Another tech company beating lowered estimates was Redback Networks (Nasdaq:RBAK), which reported a first-quarter loss of $0.13 a share compared to the First Call estimate for a loss of $0.15. Unfortunately, Redback's record-beating performance did little for its share price. The company's shares closed down $0.10 to $15.84 during the regular trading session.

The earnings news wasn't entirely bleak, though. After the close, Research In Motion (Nasdaq:RIMM) reported it had earned $8.3 million, or S0.10 a share, for the quarter that ended February 28. That's a huge increase from its earnings of $3.2 million, or 4 cents per share, for the same period last year. What's more, First Call had expected earning of $0.07 a share. In regular trading, RIMM shed $2.82, or 11 percent, to close at $21.93. However, in after-hours trading, RIMM soared nearly 30 percent to $28.45.

I've been preaching in these commentaries for the past month that it wouldn't take much good news to get these tech stocks moving higher again. To that end, RIMM is a perfect example. Traders are willing to buy earnings beaters if given the chance.

However, before anyone mortgages the home or hocks the kids for cash to sink into the tech sector, just keep in mind that technology companies are expected to report a 37 percent decrease in first-quarter profits, a 36 percent decline in the second quarter, a 25 percent drop in the third quarter and 1 percent decline in the fourth quarter, according to First Call. In other words, tread carefully because there are still plenty of earnings disappointments in the waiting.

Nevertheless, I think the worst is over. In fact, I think that 1,500 is out of the picture at this point -- there's just not enough bad news left to punish the COMPX much more. However, that doesn't mean that the index might not test 1,600 again, because it could. The COMPX is getting close to challenging resistance of 1,975. I think if it spends too many days banging its head against this level without closing above it traders could become frustrated and start selling again.

As for the Old Economy issues, I think they are in more danger of being sold off than the New Economy issues are, particularly if the INDU can't hold 10,000. In fact, the INDU could run into heavy resistance at 10,300. Like the COMPX, if the INDU spends too much time trying to close above resistance, traders will likely be inclined to sell.
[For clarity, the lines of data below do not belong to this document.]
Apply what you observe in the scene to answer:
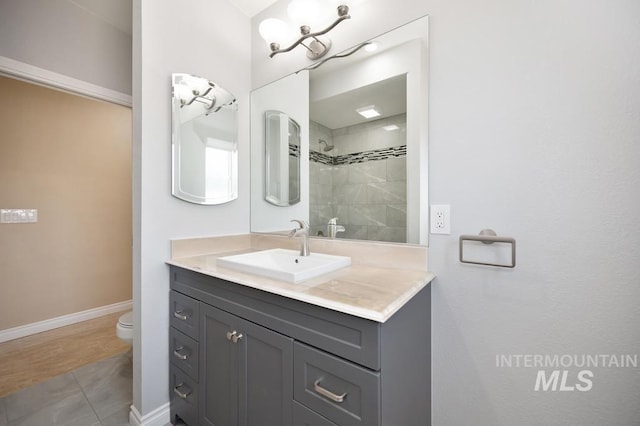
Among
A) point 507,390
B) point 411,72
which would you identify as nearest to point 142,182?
point 411,72

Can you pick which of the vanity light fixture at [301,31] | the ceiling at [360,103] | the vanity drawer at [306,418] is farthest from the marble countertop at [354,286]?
the vanity light fixture at [301,31]

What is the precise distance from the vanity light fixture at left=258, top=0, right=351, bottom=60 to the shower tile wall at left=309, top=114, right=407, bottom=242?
43 cm

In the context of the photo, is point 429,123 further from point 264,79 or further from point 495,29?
point 264,79

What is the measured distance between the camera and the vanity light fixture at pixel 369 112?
134 centimetres

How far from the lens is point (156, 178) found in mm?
1396

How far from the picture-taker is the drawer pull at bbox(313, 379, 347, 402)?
0.78 metres

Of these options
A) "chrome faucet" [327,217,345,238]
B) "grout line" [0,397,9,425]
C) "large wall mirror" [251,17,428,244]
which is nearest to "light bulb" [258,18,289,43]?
"large wall mirror" [251,17,428,244]

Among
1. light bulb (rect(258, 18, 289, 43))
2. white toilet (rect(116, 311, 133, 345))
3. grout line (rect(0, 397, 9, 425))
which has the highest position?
light bulb (rect(258, 18, 289, 43))

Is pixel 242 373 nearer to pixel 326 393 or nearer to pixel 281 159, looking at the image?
pixel 326 393

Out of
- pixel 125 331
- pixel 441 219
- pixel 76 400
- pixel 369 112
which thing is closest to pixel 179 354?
pixel 125 331

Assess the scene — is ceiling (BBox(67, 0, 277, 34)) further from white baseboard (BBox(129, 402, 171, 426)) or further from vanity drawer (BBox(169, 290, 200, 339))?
white baseboard (BBox(129, 402, 171, 426))

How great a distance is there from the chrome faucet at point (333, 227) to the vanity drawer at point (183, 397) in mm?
1037

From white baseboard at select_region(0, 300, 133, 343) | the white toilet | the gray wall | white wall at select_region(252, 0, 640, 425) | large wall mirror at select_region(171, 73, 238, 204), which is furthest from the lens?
white baseboard at select_region(0, 300, 133, 343)

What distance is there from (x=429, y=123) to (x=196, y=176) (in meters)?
1.33
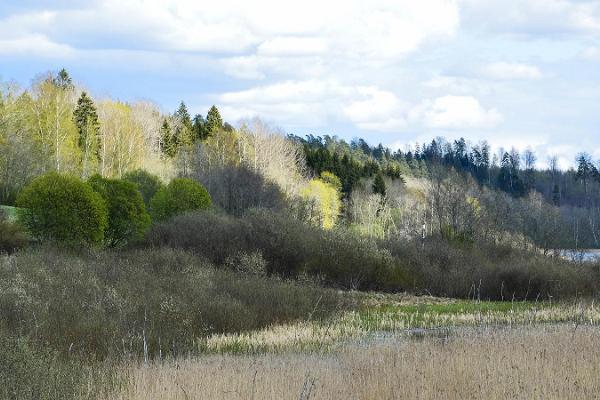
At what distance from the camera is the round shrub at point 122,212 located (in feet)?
123

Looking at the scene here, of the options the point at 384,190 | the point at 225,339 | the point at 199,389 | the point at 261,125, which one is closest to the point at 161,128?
the point at 261,125

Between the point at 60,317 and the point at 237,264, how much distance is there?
57.2 ft

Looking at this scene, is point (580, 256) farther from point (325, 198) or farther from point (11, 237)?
point (325, 198)

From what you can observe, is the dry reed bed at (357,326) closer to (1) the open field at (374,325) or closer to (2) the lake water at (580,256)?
(1) the open field at (374,325)

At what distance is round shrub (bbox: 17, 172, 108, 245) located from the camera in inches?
1341

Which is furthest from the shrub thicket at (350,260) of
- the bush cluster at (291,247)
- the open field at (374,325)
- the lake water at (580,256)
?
the open field at (374,325)

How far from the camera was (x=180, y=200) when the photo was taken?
42312 millimetres

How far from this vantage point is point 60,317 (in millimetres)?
16156

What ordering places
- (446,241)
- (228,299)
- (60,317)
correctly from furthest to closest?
1. (446,241)
2. (228,299)
3. (60,317)

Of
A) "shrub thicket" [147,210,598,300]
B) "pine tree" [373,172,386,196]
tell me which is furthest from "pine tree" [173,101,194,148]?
"shrub thicket" [147,210,598,300]

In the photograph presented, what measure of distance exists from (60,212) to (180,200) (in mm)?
9164

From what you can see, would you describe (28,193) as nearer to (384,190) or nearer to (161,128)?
(161,128)

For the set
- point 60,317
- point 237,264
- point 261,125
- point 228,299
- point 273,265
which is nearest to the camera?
point 60,317

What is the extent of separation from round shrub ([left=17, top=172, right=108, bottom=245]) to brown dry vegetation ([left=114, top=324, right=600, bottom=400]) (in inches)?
929
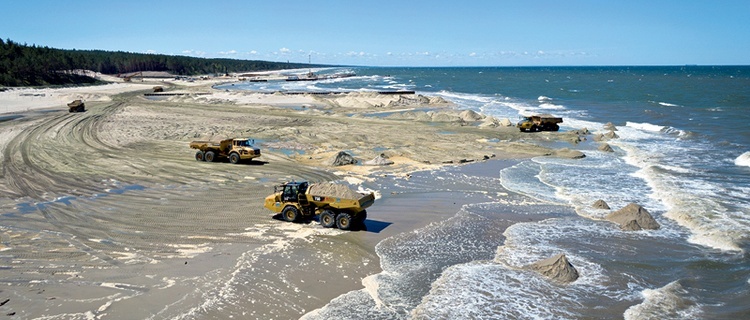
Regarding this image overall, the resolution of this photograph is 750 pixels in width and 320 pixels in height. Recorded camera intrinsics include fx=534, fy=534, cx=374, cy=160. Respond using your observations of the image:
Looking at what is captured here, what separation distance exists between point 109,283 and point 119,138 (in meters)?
28.6

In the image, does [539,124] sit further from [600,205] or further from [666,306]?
[666,306]

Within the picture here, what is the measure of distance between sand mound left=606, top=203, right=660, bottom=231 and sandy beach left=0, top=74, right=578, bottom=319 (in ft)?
15.2

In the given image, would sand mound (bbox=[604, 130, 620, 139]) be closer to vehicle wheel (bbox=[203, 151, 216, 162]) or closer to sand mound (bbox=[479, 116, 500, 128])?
sand mound (bbox=[479, 116, 500, 128])

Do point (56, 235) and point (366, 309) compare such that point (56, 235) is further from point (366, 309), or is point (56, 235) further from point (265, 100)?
point (265, 100)

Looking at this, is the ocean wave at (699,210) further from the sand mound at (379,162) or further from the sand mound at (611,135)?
the sand mound at (611,135)

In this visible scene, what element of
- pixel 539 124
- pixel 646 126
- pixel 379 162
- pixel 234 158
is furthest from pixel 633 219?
pixel 646 126

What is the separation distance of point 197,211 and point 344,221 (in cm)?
627

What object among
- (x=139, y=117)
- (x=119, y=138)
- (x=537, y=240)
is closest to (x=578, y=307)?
(x=537, y=240)

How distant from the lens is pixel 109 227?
18.6m

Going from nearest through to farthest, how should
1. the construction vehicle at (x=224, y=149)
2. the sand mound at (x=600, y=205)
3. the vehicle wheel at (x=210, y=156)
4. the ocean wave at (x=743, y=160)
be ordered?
1. the sand mound at (x=600, y=205)
2. the construction vehicle at (x=224, y=149)
3. the vehicle wheel at (x=210, y=156)
4. the ocean wave at (x=743, y=160)

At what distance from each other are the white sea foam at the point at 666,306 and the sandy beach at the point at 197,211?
19.7ft

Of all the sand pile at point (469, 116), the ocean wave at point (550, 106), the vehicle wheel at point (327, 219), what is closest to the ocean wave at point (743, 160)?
the sand pile at point (469, 116)

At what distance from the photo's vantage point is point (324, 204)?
1884cm

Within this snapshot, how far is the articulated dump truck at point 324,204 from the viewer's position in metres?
18.5
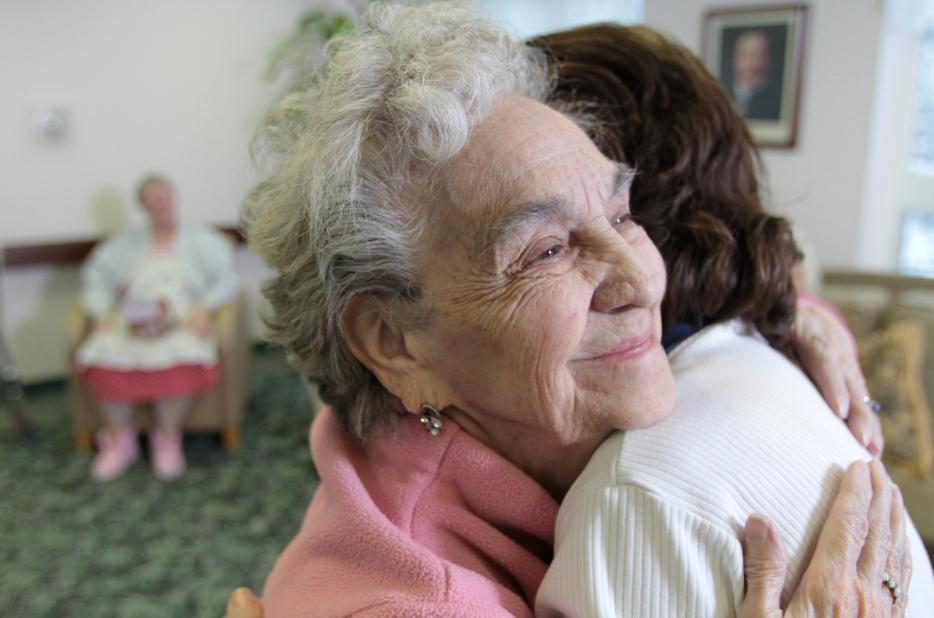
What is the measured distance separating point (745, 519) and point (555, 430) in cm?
23

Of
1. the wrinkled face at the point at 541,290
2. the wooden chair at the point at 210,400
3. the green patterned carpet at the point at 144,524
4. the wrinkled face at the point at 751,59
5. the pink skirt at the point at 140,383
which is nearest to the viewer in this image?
the wrinkled face at the point at 541,290

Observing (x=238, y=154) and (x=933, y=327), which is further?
(x=238, y=154)

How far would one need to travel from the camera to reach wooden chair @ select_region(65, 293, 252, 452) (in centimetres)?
373

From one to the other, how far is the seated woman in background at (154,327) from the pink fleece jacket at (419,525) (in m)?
2.83

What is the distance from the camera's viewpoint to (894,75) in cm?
365

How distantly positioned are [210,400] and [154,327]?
462mm

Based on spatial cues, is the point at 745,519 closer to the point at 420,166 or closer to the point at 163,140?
the point at 420,166

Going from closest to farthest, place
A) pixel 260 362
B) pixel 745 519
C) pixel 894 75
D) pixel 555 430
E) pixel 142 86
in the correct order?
pixel 745 519
pixel 555 430
pixel 894 75
pixel 142 86
pixel 260 362

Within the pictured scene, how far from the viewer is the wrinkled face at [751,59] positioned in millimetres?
3840

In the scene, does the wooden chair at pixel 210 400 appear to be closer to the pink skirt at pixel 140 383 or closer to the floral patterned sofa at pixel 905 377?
the pink skirt at pixel 140 383

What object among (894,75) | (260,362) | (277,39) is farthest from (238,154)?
(894,75)

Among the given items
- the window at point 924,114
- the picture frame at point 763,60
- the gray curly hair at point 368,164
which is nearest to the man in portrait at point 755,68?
the picture frame at point 763,60

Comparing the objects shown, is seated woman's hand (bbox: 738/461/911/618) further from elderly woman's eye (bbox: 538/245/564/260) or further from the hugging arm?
elderly woman's eye (bbox: 538/245/564/260)

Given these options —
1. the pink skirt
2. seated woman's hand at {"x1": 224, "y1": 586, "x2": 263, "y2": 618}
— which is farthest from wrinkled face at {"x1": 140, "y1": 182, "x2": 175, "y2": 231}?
seated woman's hand at {"x1": 224, "y1": 586, "x2": 263, "y2": 618}
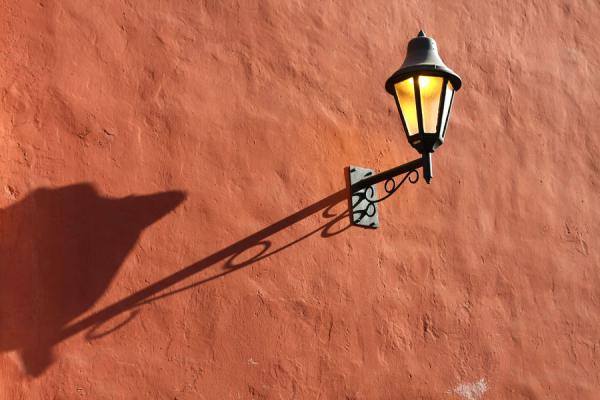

In the meantime, keep an eye on the Splittrader Current Play list. If I may indulge in a little hubris, we've done a good job of staying on top of this market for the past six months, and we intend to keep doing so for the next six months.

S.P. Brown
Editor
www.Splittrader.com

Editor's Note:

If you have not seen the Weather Channel today, you may not be aware that Denver was hit with a nasty snowstorm. The heavy spring snow knocked out power across much of the Denver metropolitan area. Unfortunately, the Splittrader home office was hit by the power outage, so we have been unable to update the site all day. We apologize for any inconvenience our down time may have caused you.